Puan ziyan olacak diye kendinizi ziyan etmeyin. İnşallah ne sizler ne de puanlarınız ziyan olmaz. İstediğiniz mesleklerde hayal ettiğiniz başarılara ulaşırsınız.

Ülkemizde idealist gençlere ihtiyaç var. Cesurca tercih edebilecek…Ne istediğini bilen ve bu yolda her şeye rağmen mücadele edebilecek gençlere…

Şu meslekten bir şey olmaz… şu şehir de okunmaz… aman bu bölümü yazma gibi kesin karar verici ifadeler yerine fikir verici ifadelerin kullanılması ve sürecin sonunda tercih yapacak kimselerin de biraz dinlenmesi önem arz ediyor.

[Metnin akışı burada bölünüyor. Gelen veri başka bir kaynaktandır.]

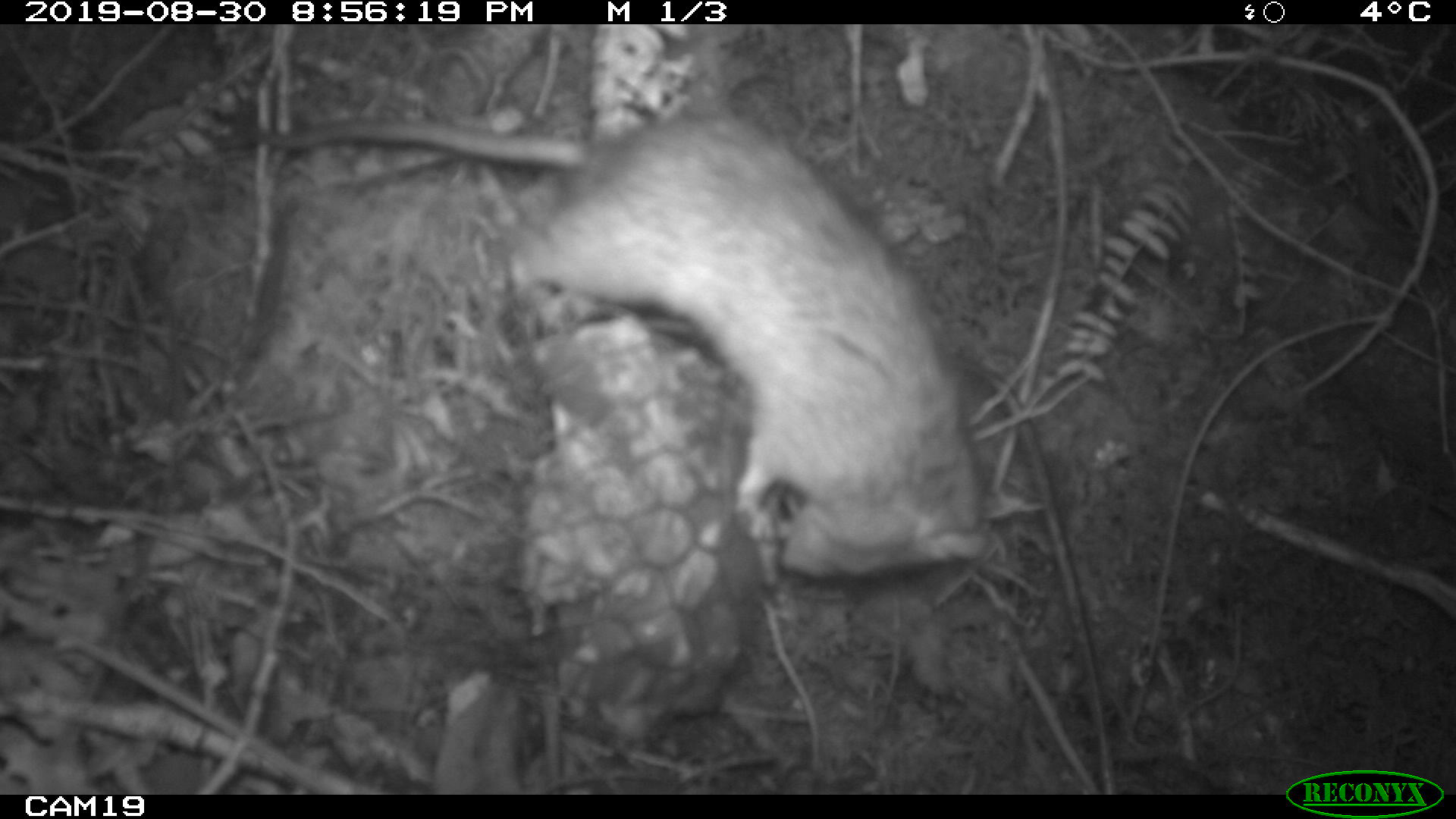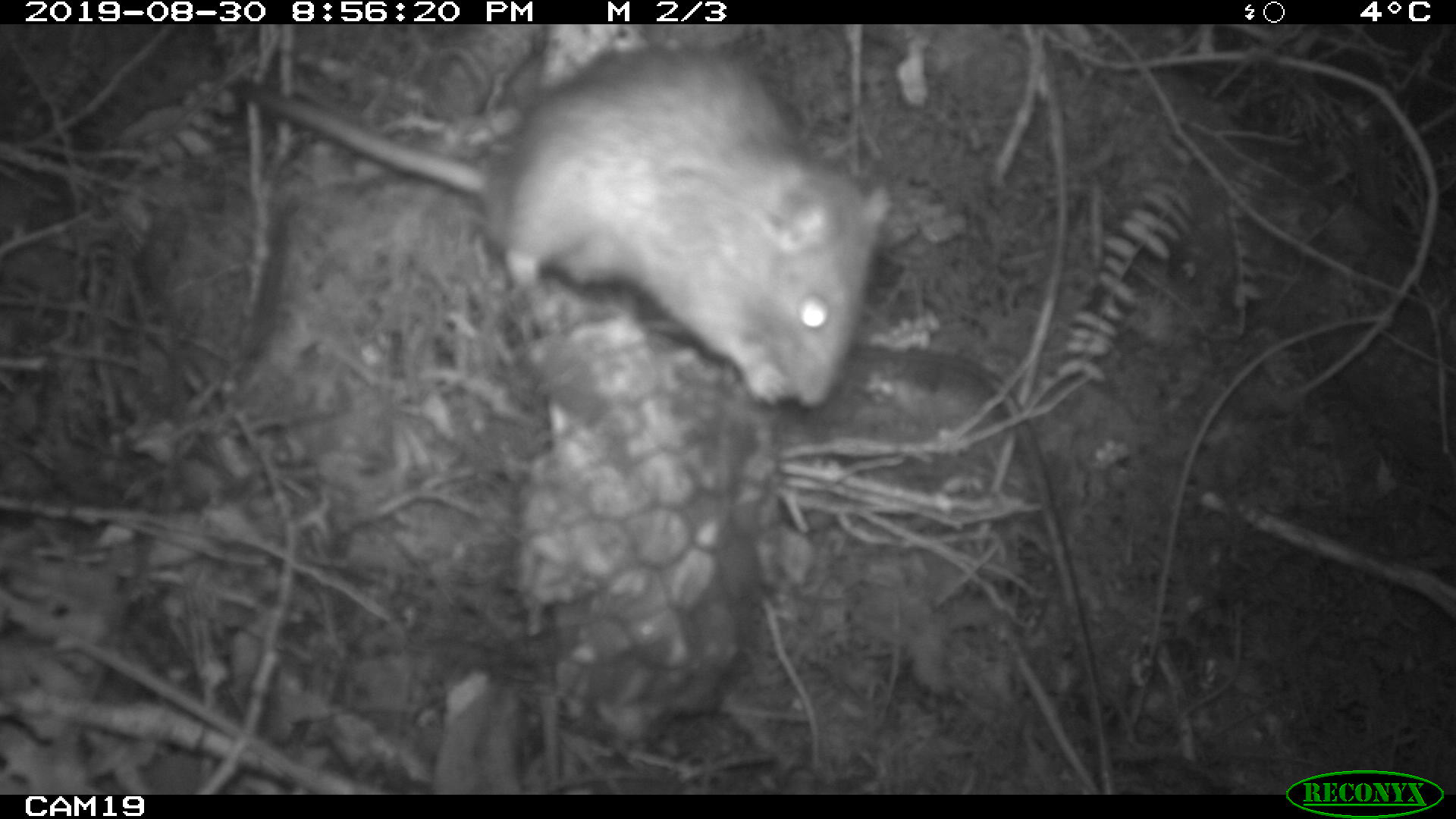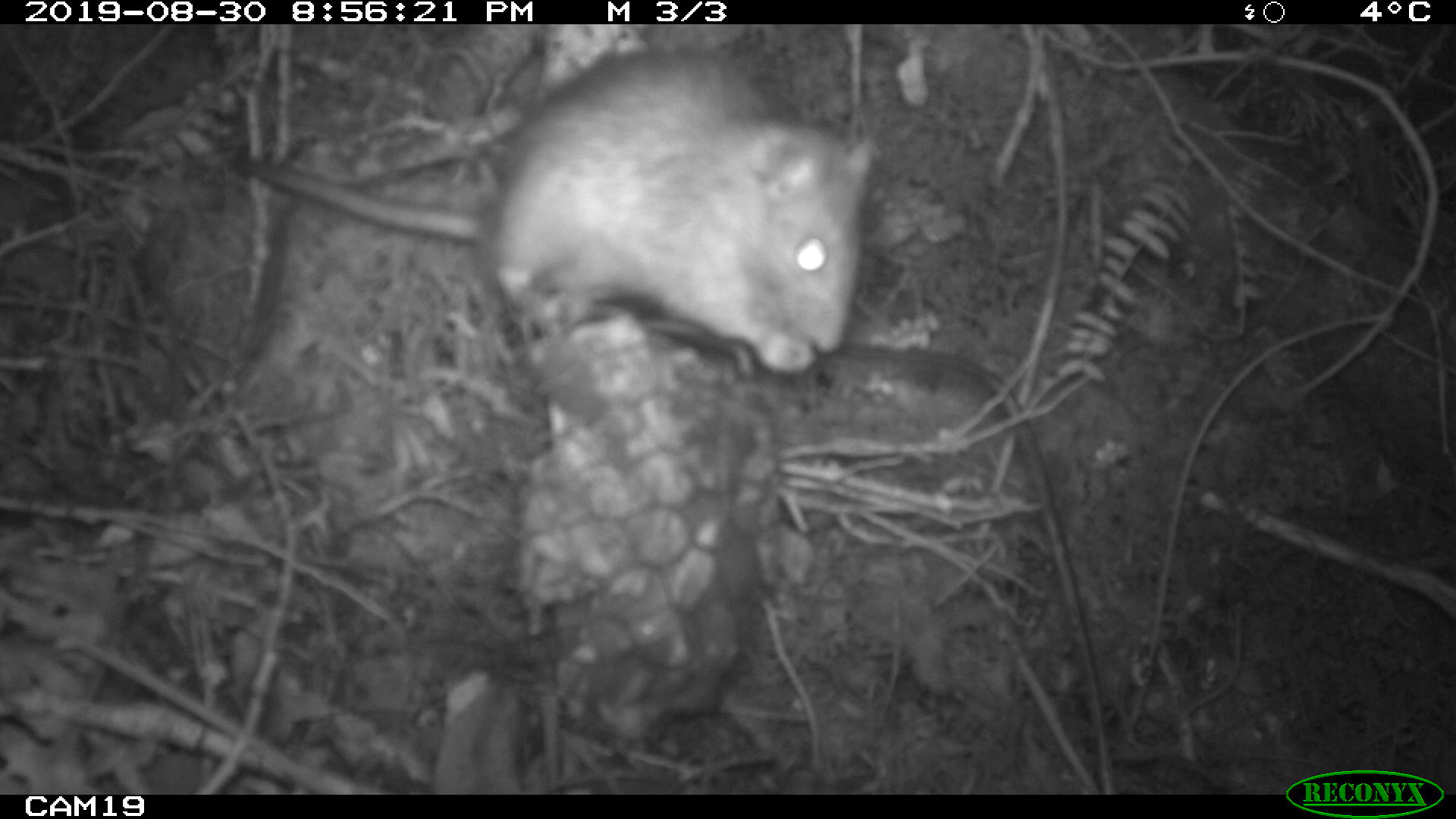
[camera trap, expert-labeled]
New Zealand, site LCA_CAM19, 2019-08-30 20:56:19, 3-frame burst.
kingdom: Animalia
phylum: Chordata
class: Mammalia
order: Rodentia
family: Muridae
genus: Rattus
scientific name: Rattus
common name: rat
Rat (Rattus).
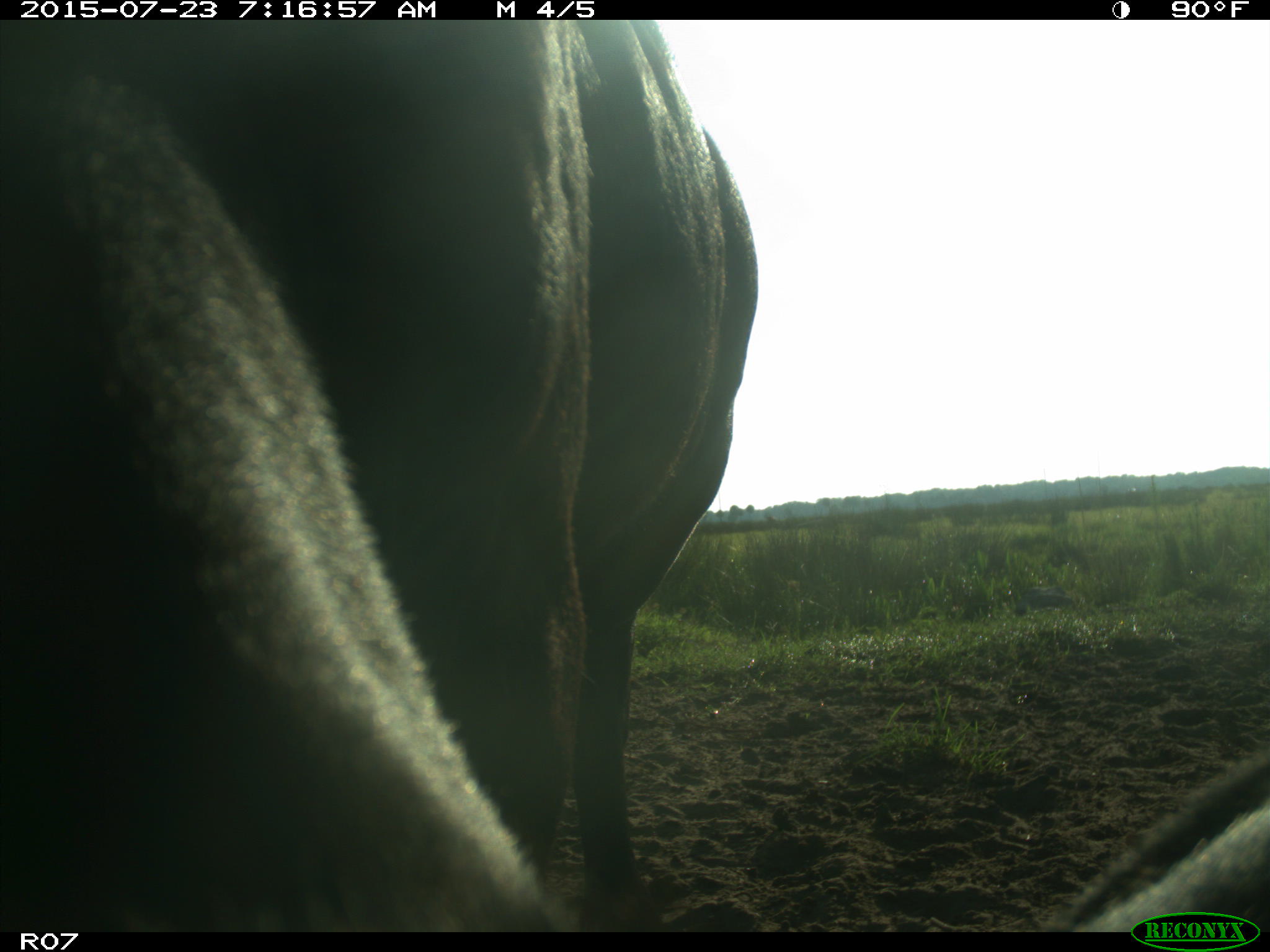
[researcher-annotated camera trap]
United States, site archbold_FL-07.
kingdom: Animalia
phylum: Chordata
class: Mammalia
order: Artiodactyla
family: Bovidae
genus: Bos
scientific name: Bos taurus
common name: domestic cow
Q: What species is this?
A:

Siz olsanız ne yazardınız gibi soruların da sorulması ayrıca soruyu soran kişinin kendisinden çok karşısındaki kişinin düşüncelerine göre şekilleneceğini gösterir. Böyle soru ile başlayan bir tercih yanlış iliklenen gömlek misali olur.

Herkesi dinleyin ama kendinizi iç sesinizi ihmal etmeyin. Sonra hepsini akıl süzgecinden geçirin ve yapmanız gerekiyorsa tercihinizi yapın. İstemediğiniz bir bölümü kesinlikle yazmayın. Gerekirse bir iki sene daha çalışın. Olursa ziyan bir iki yılınıza olsun. Ömrünüz ziyan olmasın.